After finishing with the scientific matters Terry moved on to legal issues. They refer to the legal responsibilities and status of crown-owned entities.
1. Is the pursuit of excellence an enforceable duty or something less than that?
2. In research, is good quality mandatory?
3. In the pursuit of excellence, what is the effect of a breach?
4. Mistakes of fact (I’m unclear what this means).
5. The effect of unreasonableness.
6. Whether or not a recent decision concerning Mercury Energy has any effect here.
Some of these questions seem astounding. For example, why do they seem to be considering “good quality” as an optional extra in a scientific research organisation?
The matters arise between the plaintiff’s (the Coalition’s) Statement of Claim (SOC) and the Defendant’s (NIWA’s) Statement of Defence (SOD). NIWA counter-claimed they had no obligation to pursue excellence or to use best-quality scientific practices and also that the national temperature record was not only not official, but they themselves had no obligation to produce or maintain it.

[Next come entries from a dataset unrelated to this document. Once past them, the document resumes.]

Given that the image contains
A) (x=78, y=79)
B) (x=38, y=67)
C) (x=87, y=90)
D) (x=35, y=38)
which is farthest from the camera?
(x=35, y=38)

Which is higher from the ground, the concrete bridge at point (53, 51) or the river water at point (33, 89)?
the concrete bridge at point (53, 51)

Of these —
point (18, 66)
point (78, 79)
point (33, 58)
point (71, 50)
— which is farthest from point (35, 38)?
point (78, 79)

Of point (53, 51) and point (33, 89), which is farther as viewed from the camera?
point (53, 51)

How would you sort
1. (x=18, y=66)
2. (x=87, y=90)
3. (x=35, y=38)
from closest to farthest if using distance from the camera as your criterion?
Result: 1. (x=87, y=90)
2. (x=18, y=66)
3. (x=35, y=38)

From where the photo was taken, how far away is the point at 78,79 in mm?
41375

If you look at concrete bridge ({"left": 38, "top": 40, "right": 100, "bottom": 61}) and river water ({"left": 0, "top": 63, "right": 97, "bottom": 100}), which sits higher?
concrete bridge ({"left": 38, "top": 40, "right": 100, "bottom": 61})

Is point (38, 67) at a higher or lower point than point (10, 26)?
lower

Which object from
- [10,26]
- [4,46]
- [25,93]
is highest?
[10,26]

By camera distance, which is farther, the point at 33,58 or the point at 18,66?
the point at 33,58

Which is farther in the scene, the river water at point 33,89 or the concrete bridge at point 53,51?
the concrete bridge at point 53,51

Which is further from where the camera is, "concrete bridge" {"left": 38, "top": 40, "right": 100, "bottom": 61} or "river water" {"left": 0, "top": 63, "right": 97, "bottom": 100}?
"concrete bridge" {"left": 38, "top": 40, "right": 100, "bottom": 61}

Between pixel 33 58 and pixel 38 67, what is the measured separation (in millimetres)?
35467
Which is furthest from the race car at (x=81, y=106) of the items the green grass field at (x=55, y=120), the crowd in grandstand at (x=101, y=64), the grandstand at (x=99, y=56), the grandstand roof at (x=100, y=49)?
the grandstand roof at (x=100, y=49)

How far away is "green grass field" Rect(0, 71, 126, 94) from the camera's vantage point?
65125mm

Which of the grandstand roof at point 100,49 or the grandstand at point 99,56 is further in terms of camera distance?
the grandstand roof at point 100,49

Never mind that nobody else had one, or that every time NIWA needed a national temperature record, say, in official court testimony, or at a planning hearing, or to answer questions in the Parliament, they pulled out the 7SS. It still wasn’t theirs and they still have no duty towards it.
Anyway, lunch was taken just after this and, as I had an appointment elsewhere, I missed the afternoon’s work. At the morning tea break I paid substantial coin for an application to access the documents in the case. If approved by the judge, I get to sift through the mountain and copy those documents I wish to keep. Then you get to hear more of the authoritative detail. Something to look forward to.
It’s late, I’m up early tomorrow, so that is all.